Within 4 years, Google hopes to have its autonomous vehicles commercially available and citizens in the U.S. regularly riding

The two-seater white cars, which Google has created in partnership with Roush Industries in Detroit, will be hitting the roads of Austin in the next week.
The electric cars kind of resemble a miniature Volkswagen beetle with futuristic stylings. The prototype cars don’t have a steering wheel, brake pedal or an accelerator because Google says the cars don’t need them. But that equipment will be onboard during testing for the ride-along drivers to take over, if needed. The cars rely on Google’s sensors and software and GPS to navigate the roads.
Austin is the first city outside of Google’s hometown of Mountain View where it is testing its self-driving car technology. For the past two months, Google has been testing its self-driving Lexus RX450h SUVs in Austin. But those cars have been adapted to handle Google’s equipment. The prototype cars are specially designed and built by Google partners as autonomous vehicles.
Google’s prototype car is designed to take anyone, anywhere with just a push of a button and few spoken instructions. Google designed its prototype from the ground up to operate safely and autonomously. The goal is to cut down on accidents primarily caused by human error, reduce the amount of time wasted in traffic each day and provide transportation to blind, disabled and other people who can longer drive like some senior citizens. 

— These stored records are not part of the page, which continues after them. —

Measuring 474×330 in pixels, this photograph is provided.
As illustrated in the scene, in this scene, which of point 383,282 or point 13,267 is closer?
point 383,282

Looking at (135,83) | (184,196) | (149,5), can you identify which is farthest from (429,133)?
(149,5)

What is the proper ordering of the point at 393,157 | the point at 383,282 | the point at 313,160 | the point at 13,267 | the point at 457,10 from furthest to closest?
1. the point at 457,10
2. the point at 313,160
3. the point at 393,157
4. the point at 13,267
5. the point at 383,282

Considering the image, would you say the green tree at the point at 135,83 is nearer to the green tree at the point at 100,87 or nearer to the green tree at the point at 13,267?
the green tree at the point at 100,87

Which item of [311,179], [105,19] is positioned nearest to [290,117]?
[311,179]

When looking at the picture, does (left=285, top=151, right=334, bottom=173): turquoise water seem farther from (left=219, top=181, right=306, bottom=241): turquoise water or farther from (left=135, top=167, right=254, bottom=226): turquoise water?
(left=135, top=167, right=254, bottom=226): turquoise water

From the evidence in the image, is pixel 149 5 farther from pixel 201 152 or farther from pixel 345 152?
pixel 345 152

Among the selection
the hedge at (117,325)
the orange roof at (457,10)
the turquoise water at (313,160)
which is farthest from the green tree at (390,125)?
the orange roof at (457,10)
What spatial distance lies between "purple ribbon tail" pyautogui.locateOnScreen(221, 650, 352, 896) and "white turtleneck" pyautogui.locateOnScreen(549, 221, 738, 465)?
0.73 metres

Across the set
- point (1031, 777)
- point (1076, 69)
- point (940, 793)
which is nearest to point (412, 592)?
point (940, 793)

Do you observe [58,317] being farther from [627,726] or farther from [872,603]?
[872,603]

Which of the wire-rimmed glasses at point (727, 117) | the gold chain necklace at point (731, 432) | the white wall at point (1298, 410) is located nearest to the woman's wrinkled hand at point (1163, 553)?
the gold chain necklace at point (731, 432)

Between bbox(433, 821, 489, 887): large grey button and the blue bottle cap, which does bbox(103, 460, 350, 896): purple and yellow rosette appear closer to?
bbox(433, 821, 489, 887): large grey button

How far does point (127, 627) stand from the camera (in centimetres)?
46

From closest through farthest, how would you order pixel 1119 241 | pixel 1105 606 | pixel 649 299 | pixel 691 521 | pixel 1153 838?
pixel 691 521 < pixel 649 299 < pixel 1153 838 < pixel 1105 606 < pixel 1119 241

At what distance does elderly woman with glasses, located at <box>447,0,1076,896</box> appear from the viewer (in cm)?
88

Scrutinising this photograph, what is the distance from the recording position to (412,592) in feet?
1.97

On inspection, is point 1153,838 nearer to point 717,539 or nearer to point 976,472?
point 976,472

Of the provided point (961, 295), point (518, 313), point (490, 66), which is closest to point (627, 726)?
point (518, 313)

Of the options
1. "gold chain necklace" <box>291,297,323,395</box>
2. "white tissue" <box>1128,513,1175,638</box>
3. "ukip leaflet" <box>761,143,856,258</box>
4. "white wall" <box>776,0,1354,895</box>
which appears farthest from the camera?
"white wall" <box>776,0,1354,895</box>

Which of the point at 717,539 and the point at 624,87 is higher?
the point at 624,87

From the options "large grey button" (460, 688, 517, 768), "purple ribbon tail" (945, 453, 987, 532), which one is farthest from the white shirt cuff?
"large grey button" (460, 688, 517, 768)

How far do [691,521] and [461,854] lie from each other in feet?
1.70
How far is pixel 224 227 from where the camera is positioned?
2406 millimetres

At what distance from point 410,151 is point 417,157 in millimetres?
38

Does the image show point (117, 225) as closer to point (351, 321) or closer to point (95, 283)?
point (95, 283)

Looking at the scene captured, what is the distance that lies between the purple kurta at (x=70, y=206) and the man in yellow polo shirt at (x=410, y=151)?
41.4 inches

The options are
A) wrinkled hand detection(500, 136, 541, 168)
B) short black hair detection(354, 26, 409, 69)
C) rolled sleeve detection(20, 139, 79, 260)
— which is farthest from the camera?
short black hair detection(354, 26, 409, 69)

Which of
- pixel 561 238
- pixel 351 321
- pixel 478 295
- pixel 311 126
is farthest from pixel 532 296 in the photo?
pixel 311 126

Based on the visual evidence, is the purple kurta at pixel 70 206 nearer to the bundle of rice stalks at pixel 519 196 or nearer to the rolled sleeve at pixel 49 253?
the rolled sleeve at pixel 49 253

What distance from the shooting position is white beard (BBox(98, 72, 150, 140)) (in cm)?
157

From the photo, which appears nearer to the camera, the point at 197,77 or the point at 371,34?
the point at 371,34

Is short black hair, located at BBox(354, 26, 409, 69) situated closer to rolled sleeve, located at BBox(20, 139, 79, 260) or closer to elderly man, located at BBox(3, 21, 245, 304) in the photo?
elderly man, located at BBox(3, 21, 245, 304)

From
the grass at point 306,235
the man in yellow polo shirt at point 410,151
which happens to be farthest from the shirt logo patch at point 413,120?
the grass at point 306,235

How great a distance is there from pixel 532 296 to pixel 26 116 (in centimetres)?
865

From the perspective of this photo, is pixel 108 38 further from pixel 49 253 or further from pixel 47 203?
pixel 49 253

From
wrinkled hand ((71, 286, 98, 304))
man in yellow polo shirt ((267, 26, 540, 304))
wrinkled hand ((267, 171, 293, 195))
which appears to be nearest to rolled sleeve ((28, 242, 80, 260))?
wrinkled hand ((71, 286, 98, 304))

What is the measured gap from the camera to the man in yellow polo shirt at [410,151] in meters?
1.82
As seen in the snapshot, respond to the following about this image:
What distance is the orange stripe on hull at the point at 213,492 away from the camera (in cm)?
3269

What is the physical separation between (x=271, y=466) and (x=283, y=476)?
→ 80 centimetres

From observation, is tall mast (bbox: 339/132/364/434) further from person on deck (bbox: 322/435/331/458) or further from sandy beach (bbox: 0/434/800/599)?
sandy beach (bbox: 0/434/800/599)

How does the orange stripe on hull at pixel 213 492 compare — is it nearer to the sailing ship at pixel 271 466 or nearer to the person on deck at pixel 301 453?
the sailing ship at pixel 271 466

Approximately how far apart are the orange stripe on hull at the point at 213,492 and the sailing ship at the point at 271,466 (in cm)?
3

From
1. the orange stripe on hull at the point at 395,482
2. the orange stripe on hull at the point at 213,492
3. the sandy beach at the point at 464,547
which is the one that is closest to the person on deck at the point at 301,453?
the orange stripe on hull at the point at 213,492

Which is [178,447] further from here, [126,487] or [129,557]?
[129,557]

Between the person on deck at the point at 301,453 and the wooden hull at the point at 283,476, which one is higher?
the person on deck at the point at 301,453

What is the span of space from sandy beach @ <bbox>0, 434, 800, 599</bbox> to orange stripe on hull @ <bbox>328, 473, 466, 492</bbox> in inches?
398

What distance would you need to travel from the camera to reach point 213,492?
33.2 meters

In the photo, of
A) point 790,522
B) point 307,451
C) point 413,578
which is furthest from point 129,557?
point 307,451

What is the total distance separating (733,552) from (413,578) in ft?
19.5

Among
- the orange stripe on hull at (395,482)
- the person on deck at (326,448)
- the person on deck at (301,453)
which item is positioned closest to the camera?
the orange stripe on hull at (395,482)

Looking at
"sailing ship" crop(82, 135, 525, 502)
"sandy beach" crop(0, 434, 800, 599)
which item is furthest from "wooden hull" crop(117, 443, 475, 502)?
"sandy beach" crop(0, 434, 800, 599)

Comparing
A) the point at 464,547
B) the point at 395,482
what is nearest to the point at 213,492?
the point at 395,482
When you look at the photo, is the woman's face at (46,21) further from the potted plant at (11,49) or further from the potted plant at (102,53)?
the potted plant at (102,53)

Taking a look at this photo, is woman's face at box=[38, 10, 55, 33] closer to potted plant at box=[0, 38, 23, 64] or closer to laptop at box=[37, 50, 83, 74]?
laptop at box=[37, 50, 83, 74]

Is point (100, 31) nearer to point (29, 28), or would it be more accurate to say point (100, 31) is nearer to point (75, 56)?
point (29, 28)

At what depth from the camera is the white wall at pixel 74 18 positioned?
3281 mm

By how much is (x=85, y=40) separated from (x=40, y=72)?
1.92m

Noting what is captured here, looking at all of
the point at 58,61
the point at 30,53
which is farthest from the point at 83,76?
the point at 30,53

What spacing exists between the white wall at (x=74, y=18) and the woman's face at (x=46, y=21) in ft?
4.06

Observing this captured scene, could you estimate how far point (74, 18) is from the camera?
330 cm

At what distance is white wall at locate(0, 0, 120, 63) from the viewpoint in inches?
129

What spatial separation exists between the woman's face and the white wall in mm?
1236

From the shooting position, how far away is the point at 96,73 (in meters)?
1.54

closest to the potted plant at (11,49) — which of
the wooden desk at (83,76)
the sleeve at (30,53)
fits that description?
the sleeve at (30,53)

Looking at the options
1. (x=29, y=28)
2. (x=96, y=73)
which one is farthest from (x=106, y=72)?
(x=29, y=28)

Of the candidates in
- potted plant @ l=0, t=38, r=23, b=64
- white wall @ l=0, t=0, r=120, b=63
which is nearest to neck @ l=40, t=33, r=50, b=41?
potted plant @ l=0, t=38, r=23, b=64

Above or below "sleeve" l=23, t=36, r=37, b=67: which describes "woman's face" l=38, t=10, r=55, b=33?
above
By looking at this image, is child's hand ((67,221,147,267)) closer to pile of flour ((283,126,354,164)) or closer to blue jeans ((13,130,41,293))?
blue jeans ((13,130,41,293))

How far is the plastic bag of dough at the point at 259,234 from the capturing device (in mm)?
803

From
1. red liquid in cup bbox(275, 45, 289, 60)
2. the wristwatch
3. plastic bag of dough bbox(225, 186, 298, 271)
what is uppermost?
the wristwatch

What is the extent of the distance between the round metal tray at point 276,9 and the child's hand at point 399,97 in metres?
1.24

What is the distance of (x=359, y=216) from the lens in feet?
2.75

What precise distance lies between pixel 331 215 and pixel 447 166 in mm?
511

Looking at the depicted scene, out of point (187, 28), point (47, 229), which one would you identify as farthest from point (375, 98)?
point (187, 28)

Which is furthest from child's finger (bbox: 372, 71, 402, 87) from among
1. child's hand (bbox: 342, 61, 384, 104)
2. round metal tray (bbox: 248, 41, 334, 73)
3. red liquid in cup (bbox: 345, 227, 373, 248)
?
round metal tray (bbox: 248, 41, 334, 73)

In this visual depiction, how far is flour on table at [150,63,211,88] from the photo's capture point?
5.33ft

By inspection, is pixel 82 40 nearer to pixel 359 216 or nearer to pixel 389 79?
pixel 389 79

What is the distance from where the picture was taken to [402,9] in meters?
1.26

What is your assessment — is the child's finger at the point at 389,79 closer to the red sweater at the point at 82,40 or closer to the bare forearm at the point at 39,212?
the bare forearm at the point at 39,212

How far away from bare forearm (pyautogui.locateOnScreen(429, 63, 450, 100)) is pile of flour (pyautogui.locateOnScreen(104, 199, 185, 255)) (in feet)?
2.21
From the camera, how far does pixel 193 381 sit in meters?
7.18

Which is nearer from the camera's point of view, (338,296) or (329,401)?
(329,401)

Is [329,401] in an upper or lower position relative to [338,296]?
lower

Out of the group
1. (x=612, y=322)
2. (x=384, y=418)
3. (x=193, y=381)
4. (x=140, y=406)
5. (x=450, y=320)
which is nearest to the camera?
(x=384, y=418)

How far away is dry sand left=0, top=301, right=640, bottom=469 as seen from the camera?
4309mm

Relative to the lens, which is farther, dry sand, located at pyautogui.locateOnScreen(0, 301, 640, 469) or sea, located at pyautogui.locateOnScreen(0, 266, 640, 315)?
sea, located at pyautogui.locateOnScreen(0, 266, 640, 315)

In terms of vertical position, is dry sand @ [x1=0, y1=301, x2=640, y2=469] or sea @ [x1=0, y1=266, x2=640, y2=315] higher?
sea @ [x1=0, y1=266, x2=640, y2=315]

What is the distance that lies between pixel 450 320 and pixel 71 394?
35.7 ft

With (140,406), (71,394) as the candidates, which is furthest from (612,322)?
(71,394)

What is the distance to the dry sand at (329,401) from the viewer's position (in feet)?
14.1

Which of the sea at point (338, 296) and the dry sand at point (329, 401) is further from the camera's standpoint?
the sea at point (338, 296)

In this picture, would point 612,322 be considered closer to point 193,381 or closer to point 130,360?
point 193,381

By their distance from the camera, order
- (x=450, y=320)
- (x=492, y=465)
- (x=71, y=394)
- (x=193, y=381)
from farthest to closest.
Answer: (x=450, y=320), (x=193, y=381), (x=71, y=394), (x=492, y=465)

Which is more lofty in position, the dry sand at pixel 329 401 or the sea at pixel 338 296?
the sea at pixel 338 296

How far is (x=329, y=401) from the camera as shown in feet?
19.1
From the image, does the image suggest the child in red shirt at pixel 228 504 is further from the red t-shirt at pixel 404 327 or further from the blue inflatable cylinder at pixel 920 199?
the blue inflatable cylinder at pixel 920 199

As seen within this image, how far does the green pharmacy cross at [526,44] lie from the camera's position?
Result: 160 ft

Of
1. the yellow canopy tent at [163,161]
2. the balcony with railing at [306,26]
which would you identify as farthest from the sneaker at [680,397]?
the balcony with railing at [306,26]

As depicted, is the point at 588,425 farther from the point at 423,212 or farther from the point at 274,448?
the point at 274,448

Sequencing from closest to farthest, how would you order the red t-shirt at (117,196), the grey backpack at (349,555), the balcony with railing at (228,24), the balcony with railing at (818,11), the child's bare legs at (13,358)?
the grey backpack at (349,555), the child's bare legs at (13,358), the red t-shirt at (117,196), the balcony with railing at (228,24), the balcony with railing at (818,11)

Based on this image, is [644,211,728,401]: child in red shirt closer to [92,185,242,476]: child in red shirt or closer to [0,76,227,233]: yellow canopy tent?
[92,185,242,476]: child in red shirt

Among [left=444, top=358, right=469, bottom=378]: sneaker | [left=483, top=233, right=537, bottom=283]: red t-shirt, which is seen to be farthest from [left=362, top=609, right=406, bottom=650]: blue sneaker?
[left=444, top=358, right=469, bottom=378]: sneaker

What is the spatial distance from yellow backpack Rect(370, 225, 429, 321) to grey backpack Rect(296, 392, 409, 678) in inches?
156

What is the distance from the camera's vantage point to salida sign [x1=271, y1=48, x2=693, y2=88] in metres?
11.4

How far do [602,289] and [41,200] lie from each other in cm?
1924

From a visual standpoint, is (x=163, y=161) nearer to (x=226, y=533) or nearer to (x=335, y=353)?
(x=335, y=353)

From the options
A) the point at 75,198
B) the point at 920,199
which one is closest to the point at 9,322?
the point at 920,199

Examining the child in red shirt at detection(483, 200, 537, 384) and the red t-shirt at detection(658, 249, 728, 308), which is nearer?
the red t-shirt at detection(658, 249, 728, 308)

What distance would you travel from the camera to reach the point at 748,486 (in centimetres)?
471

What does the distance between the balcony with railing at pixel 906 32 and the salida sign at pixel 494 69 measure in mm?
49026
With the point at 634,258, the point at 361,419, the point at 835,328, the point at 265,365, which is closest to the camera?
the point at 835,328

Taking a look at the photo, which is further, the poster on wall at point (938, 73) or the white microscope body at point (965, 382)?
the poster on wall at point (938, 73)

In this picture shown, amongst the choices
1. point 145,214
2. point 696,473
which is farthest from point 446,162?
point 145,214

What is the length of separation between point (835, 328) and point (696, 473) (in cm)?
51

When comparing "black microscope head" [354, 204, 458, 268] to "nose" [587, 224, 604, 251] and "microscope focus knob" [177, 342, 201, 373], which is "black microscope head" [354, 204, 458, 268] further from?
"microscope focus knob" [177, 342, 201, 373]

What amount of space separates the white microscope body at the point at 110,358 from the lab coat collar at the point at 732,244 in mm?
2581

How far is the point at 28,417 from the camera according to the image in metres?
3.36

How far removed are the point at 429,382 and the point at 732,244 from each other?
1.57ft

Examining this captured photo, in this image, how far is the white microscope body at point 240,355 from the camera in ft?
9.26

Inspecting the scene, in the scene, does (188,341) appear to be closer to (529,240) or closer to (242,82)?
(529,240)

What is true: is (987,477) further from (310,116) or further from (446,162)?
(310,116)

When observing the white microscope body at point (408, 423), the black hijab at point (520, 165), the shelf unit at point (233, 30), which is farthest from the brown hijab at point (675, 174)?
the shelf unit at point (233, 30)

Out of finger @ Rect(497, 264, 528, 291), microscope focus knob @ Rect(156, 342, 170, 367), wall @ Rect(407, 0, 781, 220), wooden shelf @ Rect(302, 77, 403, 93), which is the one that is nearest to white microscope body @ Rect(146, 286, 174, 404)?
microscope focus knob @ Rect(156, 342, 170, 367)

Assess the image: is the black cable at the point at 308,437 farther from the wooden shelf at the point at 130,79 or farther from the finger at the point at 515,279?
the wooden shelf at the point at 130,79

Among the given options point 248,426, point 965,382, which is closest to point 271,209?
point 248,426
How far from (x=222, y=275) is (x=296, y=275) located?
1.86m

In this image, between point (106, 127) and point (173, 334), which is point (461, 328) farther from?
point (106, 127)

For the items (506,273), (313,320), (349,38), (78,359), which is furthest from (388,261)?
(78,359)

Within four years, Google hopes to have the autonomous vehicles commercially available and citizens throughout the U.S. regularly riding in them, Urmson said. Google is not going to sacrifice safety to get there, but that’s its goal, he said. Urmson has two sons and one is about to turn 12. He told him that when he turns 16 he will not need to get a driver’s license. He will simply ride in a self-driving car.